Figure 12-18 Bronchogenic carcinoma with hilar and mediastinal adenopathy.

A peripheral lung mass (solid black arrow) shows evidence of ipsilateral hilar and mediastinal adenopathy (solid white arrows) and contralateral mediastinal adenopathy (dotted white arrow). Bronchogenic carcinoma may present with metastatic lesions that can manifest in distant organs or in the thorax itself. This was an adenocarcinoma of the lung.

Figure 12-19 Bronchogenic carcinoma with lymphangitic spread of tumor.

In lymphangitic spread of carcinoma, a tumor grows in and obstructs lymphatics in the lung producing a pattern that is radiologically similar to pulmonary interstitial edema from heart failure. The findings may be unilateral, as in this case, which should alert you to the possibility of lymphangitic spread rather than congestive heart failure. There is extensive hilar and mediastinal adenopathy (solid black arrows) from a carcinoma of the lung. The interstitial markings are prominent in the right lung compared to the left, and there are thickened septal lines (Kerley B lines) present (solid white arrows) along with a right pleural effusion (dotted black arrow).
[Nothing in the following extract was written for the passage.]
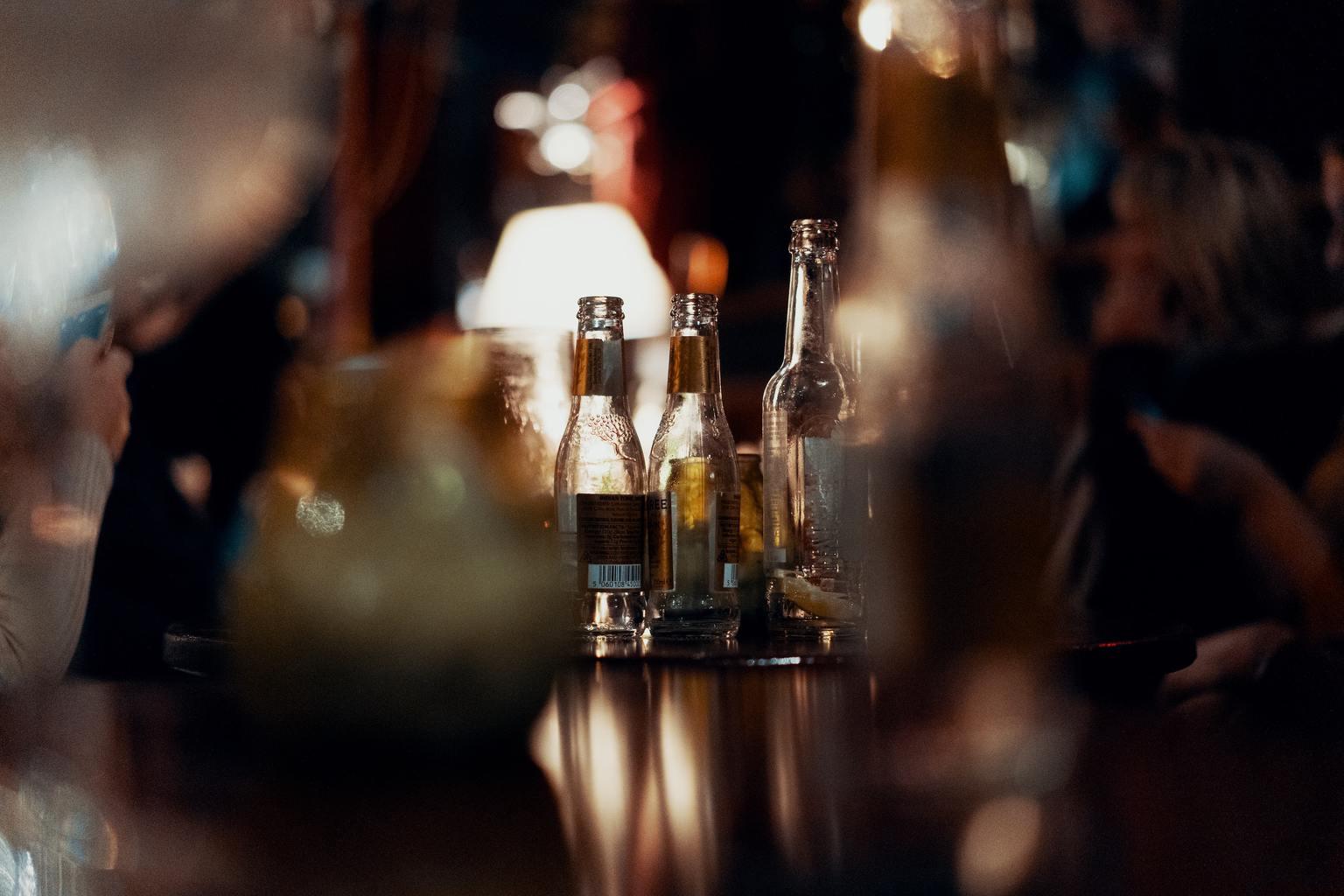 Botellas en fiesta nocturna destacadas con enfoque selectivo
Figure 12-25 Bullous disease.

Bullae measure more than 1 cm in size. They have a very thin wall that is often only partially visible on conventional radiography. CT demonstrates them more easily (solid white arrows). Characteristically, they contain no blood vessels but septae may appear to traverse the bulla. On conventional radiographs their presence is often inferred by a localized paucity of lung markings (see Fig. 12-24A).
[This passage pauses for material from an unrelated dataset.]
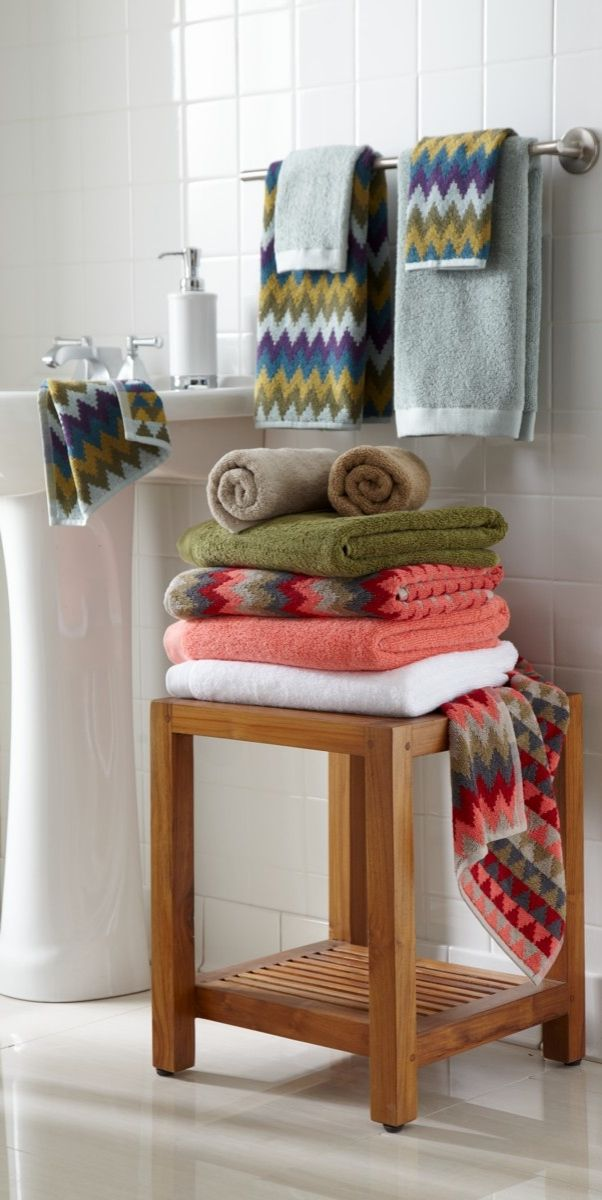 Bring a splash of color to the bath, in true David Bromstad style. Plush, absorbent, low-lint, 100% cotton comes to life in bold and vibrant chevron patterns.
Figure 12-26 Cysts (pneumatocoeles) in Pneumocystis pneumonia (PCP).

Cysts are visible on chest radiographs in 10% of patients with PCP and far more frequently with CT scans (up to 1 in 3 patients). Cysts may occur in the acute or in the postinfective phase of the disease. They have a predilection for the upper lobes and are commonly multiple (solid white arrows). Their etiology is unclear.

Figure 12-27 Cavitary lesions of the lung.
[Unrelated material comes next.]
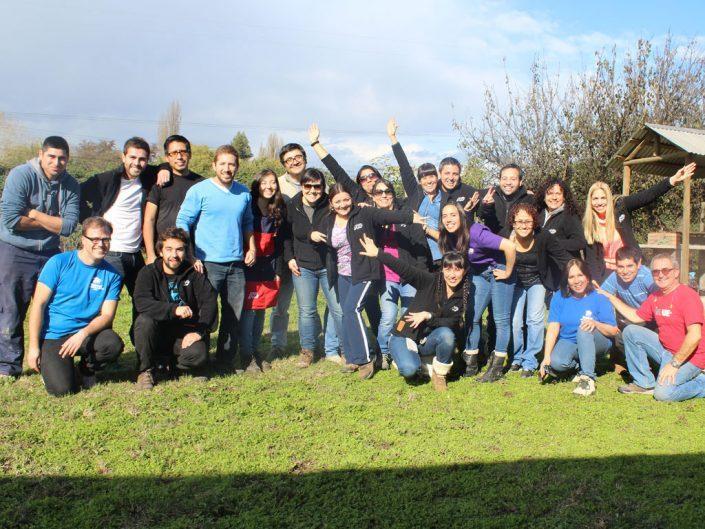 Grupa pracowników ADP, którzy zgłosili się do programu Habitat for Humanity w Chile.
Three of the most common cavitary lesions of the lung can frequently be differentiated from each other by noting the thickness of the wall of the cavity and the smoothness or nodularity of its inner margin. A, Squamous cell bronchogenic carcinoma produces a cavity with a thick wall (solid white arrow) and a nodular interior margin (solid black arrow). B, Tuberculosis usually produces a relatively thin-walled, upper lobe cavity with a smooth inner margin (solid white arrow). C, A staphylococcal lung abscess demonstrates a characteristically thickened wall (solid white arrow), which in this case has a very small cavity with a smooth inner margin (solid black arrow).